Seen as a “last throw of the dice” in 2008 by Michael Acton Smith’s Mind Candy, Moshi Monsters has grown into a phenomenal success. The educational social game for kids is said to be signing up a new player every second and when your online brand is shifting merchandise in the physical world too, you must be doing something right.
It’s no wonder then that a new UK startup would want to pitch itself on the back of Moshi Monsters’ success and Fight My Monster is doing just that, aiming to be a “Moshi Monsters for boys”.
That’s because Moshi Monsters’ demographic of kids aged around 7-11 is skewed towards girls after both younger boys and girls graduate from Club Penguin. The market for boys is more fragmented, split between the likes of Webkinz, Pokemon and Miniclip. Or so says Fight My Monster founder Dominic Williams who has four young sons and so has set out to fill what he sees as a void with big potential.

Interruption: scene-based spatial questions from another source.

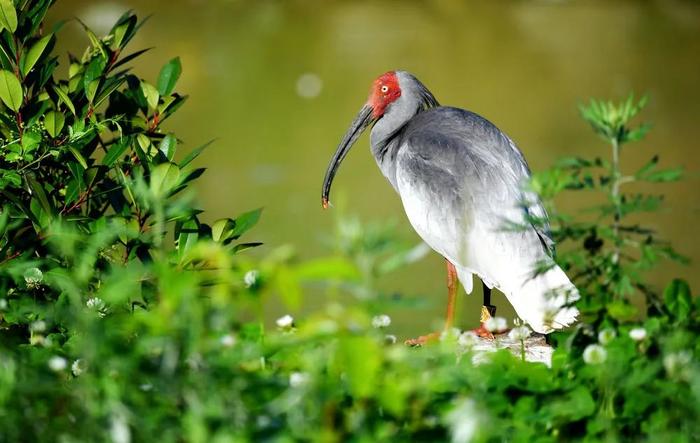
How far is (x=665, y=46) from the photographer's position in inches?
488

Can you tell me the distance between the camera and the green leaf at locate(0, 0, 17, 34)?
365cm

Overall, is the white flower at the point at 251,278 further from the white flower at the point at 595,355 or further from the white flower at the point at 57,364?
the white flower at the point at 595,355

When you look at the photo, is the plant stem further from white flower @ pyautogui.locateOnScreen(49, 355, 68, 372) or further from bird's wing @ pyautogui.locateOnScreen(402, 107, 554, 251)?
bird's wing @ pyautogui.locateOnScreen(402, 107, 554, 251)

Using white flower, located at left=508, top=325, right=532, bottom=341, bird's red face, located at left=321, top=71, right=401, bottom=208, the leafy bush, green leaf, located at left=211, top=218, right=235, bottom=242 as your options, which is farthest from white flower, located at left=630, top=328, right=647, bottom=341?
bird's red face, located at left=321, top=71, right=401, bottom=208

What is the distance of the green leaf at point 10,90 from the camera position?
11.7 feet

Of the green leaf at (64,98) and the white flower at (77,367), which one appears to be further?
the green leaf at (64,98)

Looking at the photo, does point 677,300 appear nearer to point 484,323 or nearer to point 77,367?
point 77,367

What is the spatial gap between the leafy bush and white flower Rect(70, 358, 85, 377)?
1 centimetres

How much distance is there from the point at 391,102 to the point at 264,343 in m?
2.94

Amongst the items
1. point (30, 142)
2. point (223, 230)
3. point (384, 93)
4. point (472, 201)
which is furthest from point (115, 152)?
point (384, 93)

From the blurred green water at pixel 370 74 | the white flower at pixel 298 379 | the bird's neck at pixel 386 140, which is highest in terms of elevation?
the blurred green water at pixel 370 74

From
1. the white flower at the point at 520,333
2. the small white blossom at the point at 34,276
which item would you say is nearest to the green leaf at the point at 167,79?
the small white blossom at the point at 34,276

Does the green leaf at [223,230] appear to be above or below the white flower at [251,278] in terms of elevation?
above

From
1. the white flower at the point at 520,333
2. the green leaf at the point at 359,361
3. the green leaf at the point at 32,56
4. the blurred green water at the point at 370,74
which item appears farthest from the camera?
the blurred green water at the point at 370,74
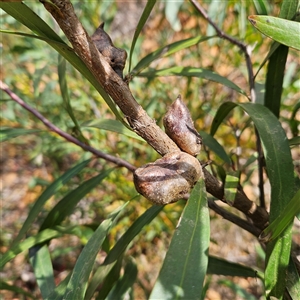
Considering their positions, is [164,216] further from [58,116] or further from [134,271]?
[134,271]

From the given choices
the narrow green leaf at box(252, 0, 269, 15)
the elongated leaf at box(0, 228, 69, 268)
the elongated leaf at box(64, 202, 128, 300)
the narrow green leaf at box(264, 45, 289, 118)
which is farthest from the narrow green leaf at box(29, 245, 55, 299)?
the narrow green leaf at box(252, 0, 269, 15)

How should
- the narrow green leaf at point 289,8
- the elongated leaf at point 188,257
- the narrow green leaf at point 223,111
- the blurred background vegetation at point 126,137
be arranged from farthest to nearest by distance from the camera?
the blurred background vegetation at point 126,137 < the narrow green leaf at point 223,111 < the narrow green leaf at point 289,8 < the elongated leaf at point 188,257

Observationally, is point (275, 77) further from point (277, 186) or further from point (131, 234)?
point (131, 234)

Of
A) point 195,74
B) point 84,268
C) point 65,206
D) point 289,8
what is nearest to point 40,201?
point 65,206

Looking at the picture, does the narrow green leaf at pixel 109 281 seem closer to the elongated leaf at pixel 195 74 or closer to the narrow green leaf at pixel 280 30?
the elongated leaf at pixel 195 74

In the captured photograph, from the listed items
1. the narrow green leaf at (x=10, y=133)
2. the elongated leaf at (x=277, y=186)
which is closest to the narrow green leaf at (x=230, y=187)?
the elongated leaf at (x=277, y=186)

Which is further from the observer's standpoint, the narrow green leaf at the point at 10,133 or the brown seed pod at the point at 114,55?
the narrow green leaf at the point at 10,133

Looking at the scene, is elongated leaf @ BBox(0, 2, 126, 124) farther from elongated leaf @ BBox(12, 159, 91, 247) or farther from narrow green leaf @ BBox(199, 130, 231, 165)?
elongated leaf @ BBox(12, 159, 91, 247)
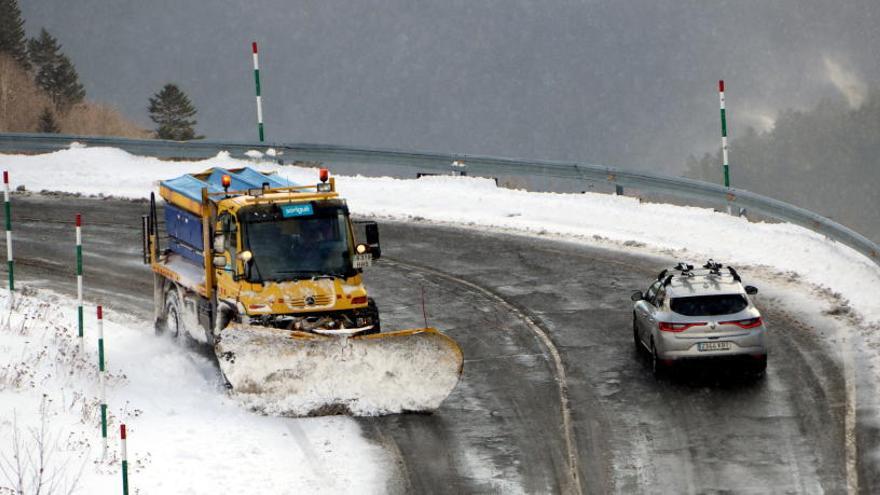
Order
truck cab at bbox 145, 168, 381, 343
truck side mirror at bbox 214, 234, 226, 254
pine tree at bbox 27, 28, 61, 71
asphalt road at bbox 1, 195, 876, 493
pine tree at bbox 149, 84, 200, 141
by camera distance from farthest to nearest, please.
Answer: pine tree at bbox 27, 28, 61, 71 → pine tree at bbox 149, 84, 200, 141 → truck side mirror at bbox 214, 234, 226, 254 → truck cab at bbox 145, 168, 381, 343 → asphalt road at bbox 1, 195, 876, 493

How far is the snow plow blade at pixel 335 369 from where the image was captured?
1723 centimetres

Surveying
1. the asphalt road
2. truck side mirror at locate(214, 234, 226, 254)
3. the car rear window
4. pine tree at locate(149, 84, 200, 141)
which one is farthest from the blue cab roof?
pine tree at locate(149, 84, 200, 141)

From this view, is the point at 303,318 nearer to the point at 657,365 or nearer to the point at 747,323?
the point at 657,365

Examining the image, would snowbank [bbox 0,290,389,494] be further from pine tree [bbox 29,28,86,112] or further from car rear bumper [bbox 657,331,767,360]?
pine tree [bbox 29,28,86,112]

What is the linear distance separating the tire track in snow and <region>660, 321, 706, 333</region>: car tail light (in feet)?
5.41

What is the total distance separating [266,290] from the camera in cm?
1783

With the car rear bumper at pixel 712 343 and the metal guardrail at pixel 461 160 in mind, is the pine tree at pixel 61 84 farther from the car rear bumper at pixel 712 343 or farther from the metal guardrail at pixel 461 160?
the car rear bumper at pixel 712 343

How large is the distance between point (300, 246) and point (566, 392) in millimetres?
4332

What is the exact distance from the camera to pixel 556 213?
30406 millimetres

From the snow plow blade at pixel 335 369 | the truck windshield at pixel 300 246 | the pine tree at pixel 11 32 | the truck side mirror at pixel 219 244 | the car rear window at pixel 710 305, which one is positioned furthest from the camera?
the pine tree at pixel 11 32

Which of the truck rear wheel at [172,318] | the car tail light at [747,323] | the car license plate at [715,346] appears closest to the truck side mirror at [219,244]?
the truck rear wheel at [172,318]

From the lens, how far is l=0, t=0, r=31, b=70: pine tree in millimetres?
71375

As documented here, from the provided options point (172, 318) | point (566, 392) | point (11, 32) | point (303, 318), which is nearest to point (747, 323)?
point (566, 392)

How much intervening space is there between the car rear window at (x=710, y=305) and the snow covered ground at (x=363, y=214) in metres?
2.02
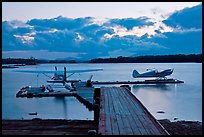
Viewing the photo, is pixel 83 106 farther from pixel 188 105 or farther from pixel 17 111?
pixel 188 105

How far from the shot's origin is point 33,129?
8.16 m

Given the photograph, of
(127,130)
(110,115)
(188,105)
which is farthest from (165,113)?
(127,130)

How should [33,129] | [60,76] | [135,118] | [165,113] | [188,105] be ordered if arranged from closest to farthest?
[135,118], [33,129], [165,113], [188,105], [60,76]

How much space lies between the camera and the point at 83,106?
19.2m

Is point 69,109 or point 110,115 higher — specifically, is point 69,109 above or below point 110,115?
below

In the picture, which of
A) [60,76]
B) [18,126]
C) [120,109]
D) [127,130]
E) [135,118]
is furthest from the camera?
[60,76]

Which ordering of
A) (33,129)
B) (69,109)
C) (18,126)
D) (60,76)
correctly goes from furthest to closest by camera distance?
1. (60,76)
2. (69,109)
3. (18,126)
4. (33,129)

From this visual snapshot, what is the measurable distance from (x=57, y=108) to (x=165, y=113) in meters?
6.63

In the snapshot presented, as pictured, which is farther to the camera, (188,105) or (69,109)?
(188,105)

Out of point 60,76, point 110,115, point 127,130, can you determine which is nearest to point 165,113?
point 110,115

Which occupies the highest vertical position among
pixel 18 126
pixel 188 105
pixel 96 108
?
pixel 96 108

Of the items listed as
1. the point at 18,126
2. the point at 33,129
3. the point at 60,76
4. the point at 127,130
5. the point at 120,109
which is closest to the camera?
the point at 127,130

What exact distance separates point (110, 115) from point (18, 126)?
11.3 feet

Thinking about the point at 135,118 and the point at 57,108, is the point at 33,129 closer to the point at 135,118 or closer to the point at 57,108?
the point at 135,118
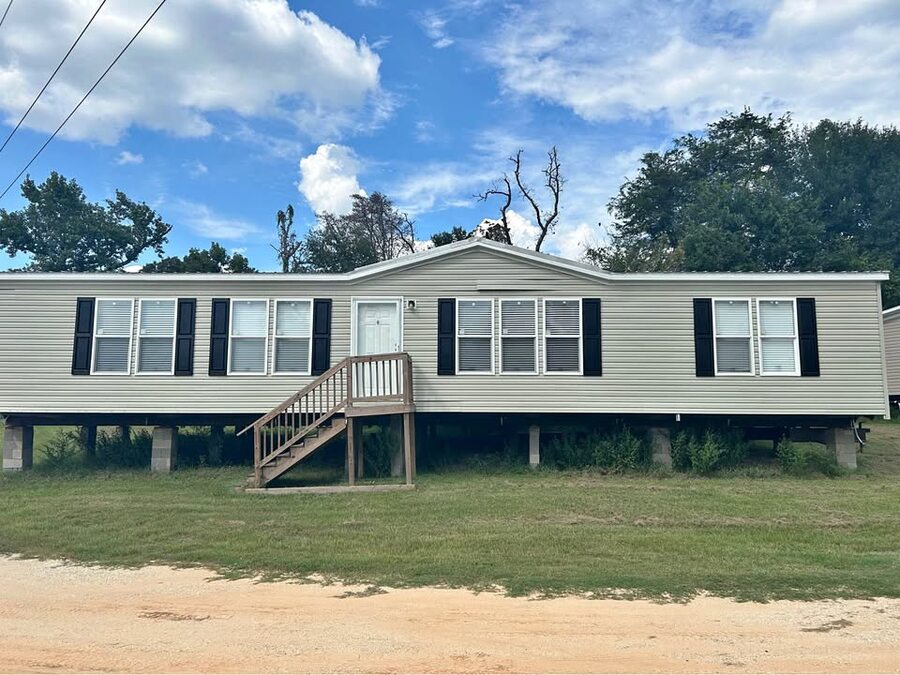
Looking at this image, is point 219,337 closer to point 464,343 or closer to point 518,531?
point 464,343

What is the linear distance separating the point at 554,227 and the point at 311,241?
1371 centimetres

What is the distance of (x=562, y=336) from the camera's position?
12.2 meters

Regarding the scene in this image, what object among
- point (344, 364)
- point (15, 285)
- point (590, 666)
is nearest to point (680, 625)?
point (590, 666)

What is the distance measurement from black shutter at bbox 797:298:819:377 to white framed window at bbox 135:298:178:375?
39.3ft

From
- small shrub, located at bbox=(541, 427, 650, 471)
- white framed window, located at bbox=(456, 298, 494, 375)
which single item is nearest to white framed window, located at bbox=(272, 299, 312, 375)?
white framed window, located at bbox=(456, 298, 494, 375)

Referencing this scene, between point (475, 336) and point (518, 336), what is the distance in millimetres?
825

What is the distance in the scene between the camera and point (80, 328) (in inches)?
495

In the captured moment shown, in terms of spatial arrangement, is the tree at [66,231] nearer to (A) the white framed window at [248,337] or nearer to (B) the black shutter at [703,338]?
(A) the white framed window at [248,337]

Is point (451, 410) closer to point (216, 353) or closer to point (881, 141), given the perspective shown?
point (216, 353)

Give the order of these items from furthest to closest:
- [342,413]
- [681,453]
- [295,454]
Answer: [681,453] → [342,413] → [295,454]

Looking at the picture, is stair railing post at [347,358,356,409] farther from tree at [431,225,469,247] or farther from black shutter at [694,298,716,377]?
tree at [431,225,469,247]

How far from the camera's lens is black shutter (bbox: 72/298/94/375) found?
40.9 feet

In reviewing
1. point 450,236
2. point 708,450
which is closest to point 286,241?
point 450,236

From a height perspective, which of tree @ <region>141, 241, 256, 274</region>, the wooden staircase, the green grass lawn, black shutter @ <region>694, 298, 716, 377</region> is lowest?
the green grass lawn
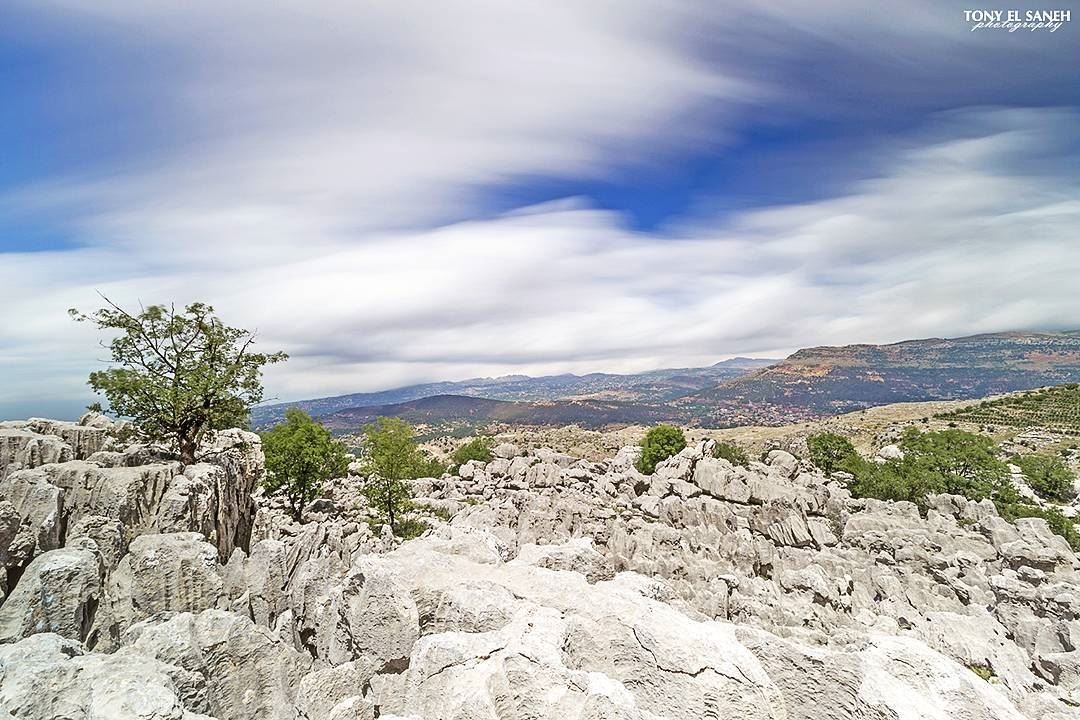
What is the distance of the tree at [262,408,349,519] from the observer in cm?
3922

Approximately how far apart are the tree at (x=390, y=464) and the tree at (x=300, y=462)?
4.70 meters

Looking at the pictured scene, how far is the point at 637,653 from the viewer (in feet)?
29.8

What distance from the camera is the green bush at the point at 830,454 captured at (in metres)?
72.8

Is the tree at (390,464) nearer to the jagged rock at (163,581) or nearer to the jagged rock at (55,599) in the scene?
the jagged rock at (163,581)

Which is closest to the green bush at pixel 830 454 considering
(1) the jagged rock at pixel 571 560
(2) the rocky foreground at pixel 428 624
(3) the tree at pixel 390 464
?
(2) the rocky foreground at pixel 428 624

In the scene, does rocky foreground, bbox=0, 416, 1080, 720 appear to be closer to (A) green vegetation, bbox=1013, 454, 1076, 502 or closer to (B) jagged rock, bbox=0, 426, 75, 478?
(B) jagged rock, bbox=0, 426, 75, 478

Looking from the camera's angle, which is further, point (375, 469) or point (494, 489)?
point (494, 489)

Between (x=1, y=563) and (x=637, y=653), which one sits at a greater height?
(x=1, y=563)

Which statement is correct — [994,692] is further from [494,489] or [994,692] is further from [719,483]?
[494,489]

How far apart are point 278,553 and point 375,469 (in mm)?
21074

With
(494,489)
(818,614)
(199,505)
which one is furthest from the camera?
(494,489)

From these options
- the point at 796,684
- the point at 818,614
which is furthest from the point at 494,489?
the point at 796,684

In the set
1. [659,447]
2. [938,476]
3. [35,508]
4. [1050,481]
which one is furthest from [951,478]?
[35,508]

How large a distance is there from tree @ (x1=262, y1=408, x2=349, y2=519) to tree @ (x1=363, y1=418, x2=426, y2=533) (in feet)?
15.4
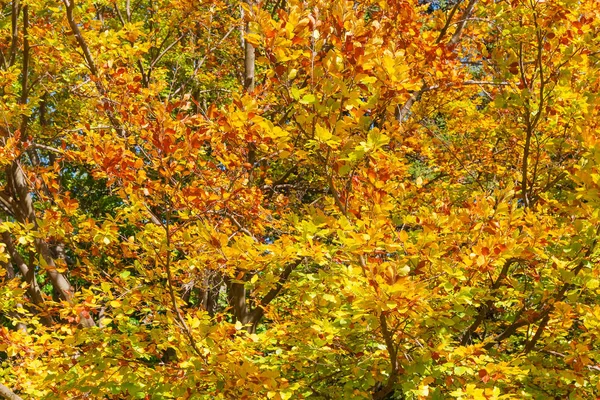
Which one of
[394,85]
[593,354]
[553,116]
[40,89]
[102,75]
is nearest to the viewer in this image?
[394,85]

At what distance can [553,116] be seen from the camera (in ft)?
12.8

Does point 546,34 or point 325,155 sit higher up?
point 546,34

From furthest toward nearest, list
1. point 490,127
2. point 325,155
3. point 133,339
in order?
point 490,127 < point 133,339 < point 325,155

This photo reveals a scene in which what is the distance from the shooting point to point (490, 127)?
6.85 meters

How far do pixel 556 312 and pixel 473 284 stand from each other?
21.3 inches

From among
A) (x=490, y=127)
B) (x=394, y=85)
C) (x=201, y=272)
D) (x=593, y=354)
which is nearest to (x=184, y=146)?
(x=394, y=85)

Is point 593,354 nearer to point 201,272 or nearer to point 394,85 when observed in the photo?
point 394,85

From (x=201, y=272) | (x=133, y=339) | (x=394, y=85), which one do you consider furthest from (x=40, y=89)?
(x=394, y=85)

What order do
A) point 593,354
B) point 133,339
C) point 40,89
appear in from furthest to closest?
point 40,89, point 133,339, point 593,354

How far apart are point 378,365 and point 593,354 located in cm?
118

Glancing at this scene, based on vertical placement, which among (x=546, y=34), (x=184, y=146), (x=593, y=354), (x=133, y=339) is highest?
(x=546, y=34)

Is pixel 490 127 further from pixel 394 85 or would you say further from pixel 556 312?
pixel 394 85

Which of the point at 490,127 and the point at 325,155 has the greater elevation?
the point at 325,155

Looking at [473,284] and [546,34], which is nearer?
[473,284]
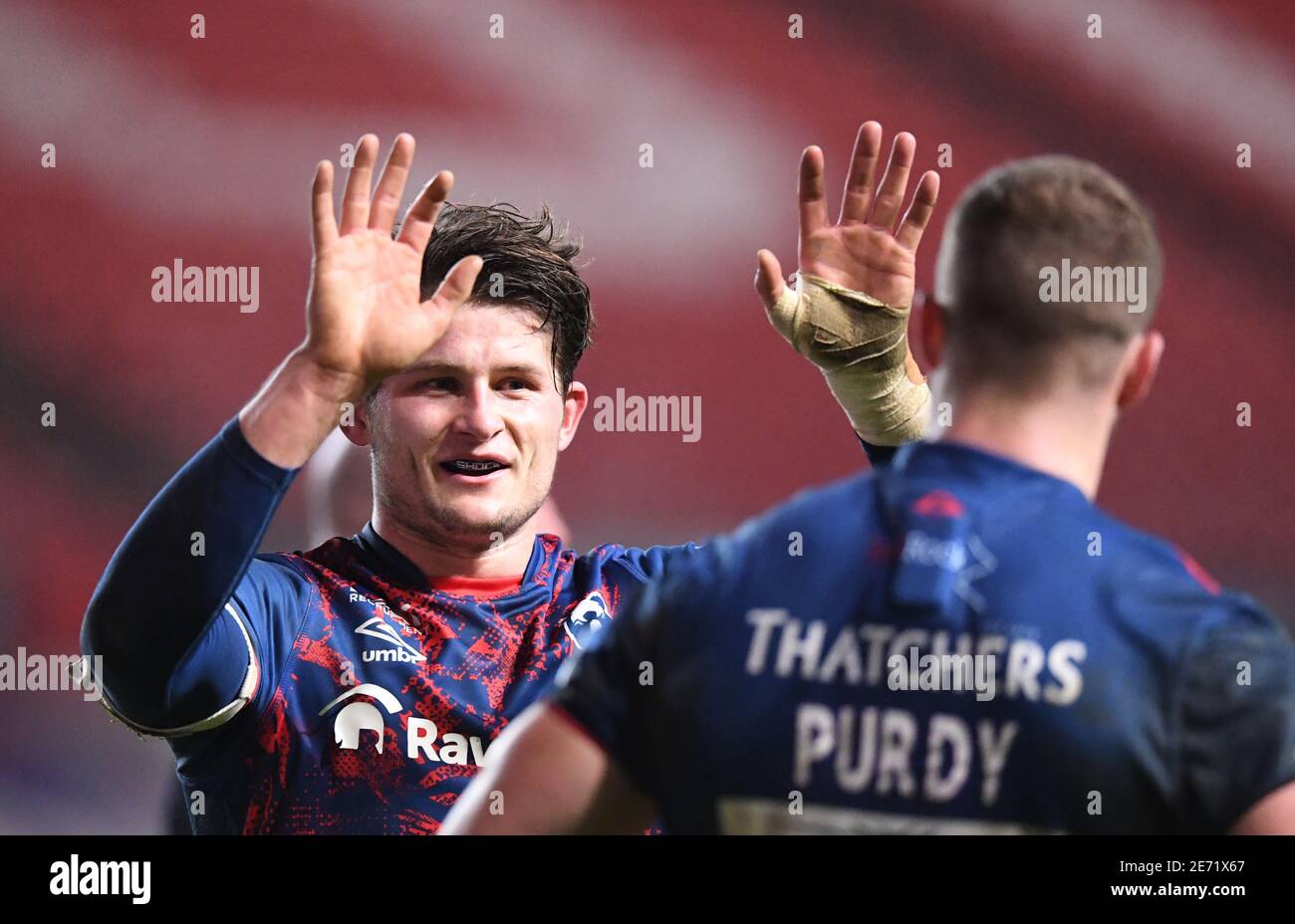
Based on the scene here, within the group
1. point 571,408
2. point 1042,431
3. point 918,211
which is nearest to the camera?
point 1042,431

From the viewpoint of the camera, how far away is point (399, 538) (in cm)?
288

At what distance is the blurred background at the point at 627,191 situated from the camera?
219 inches

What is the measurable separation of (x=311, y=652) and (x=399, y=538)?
1.02ft

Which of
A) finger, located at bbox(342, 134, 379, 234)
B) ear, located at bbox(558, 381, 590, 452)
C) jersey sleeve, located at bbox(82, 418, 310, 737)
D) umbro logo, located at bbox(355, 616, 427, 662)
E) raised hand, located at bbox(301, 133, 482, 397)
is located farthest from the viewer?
ear, located at bbox(558, 381, 590, 452)

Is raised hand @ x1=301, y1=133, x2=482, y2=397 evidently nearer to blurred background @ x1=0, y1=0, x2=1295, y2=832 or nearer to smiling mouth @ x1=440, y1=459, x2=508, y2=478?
smiling mouth @ x1=440, y1=459, x2=508, y2=478

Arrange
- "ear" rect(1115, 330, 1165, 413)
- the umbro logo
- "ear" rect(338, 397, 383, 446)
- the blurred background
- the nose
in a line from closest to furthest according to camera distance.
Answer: "ear" rect(1115, 330, 1165, 413) → the umbro logo → the nose → "ear" rect(338, 397, 383, 446) → the blurred background

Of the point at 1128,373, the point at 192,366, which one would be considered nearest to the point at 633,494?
the point at 192,366

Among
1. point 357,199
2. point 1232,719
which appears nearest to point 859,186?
point 357,199

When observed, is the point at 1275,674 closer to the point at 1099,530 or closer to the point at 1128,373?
the point at 1099,530

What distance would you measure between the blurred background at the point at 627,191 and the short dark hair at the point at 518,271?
244 centimetres

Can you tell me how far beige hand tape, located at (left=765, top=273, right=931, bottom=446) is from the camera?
2711 mm

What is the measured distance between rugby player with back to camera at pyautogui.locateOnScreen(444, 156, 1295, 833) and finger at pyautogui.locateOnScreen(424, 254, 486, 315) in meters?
0.92

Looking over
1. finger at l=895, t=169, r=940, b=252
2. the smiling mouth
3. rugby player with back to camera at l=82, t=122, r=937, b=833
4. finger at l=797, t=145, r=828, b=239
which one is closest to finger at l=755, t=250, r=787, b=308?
rugby player with back to camera at l=82, t=122, r=937, b=833

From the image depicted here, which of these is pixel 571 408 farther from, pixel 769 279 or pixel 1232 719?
pixel 1232 719
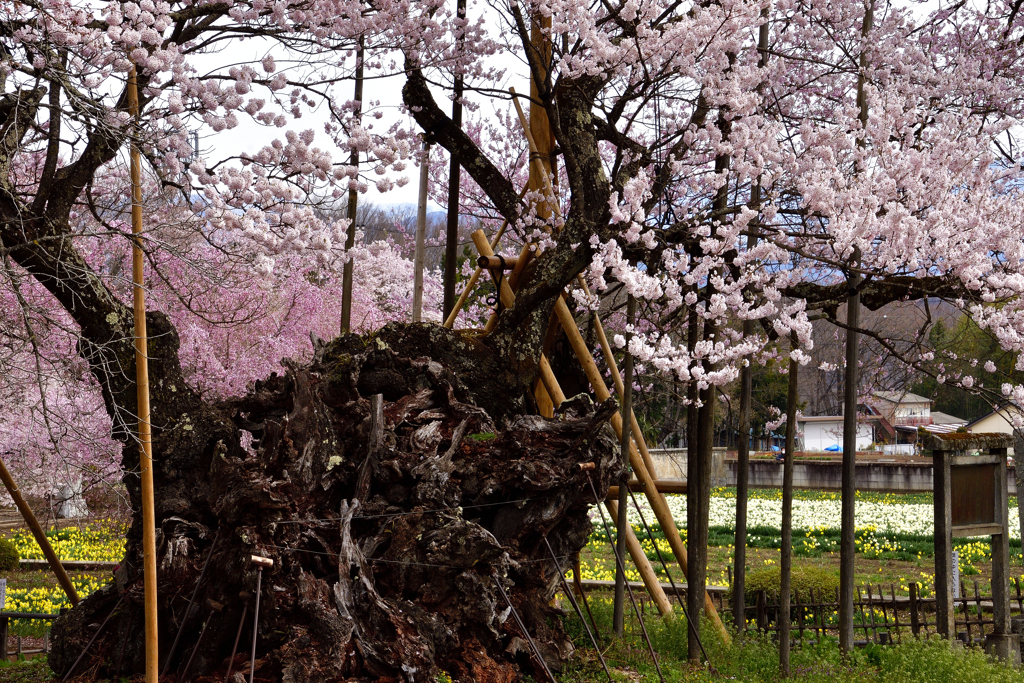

And if further validation is needed (beyond Williams’ own children), we’ve learned that the well-known online games entrepreneur Dylan Collins has joined Fight My Monster as an Angel investor. Collins has seen several exits, including DemonWare, which was acquired by Activision Blizzard, and Jolt Online Gaming, acquired by GameStop.
Responding to his sons’ complaints that “Moshi Monsters was too girly”, Williams, who is also the founder of System 7 and a major Cassandra contributor, put Fight My Monster in development over the last 12 months, while it launched in beta in January this year. Since then the game, which sees players pit their monsters against each other in trump-card like fashion, among other interactions, has seen over 3 million monsters created and 6 million battles fought, having garnered 110k players of which 80% are male and between 7-11 years of age. Notably, 20 thousand parents have registered too; Fight My Monster’s parent center lets parents monitor their children’s interactions and defriend or block other users if they wish. Additionally, growth is 40% month-on-month and players are spending 30 minutes per session on average.
It’s fair to say that those numbers are quite impressive and we understand that this was a main driver behind Collins’ decision to invest. To that end, Fight My Monster turned on its subscription just over three weeks ago and is said by Collins to be “monetizing ahead of where the team expected”. This is certainly one to watch.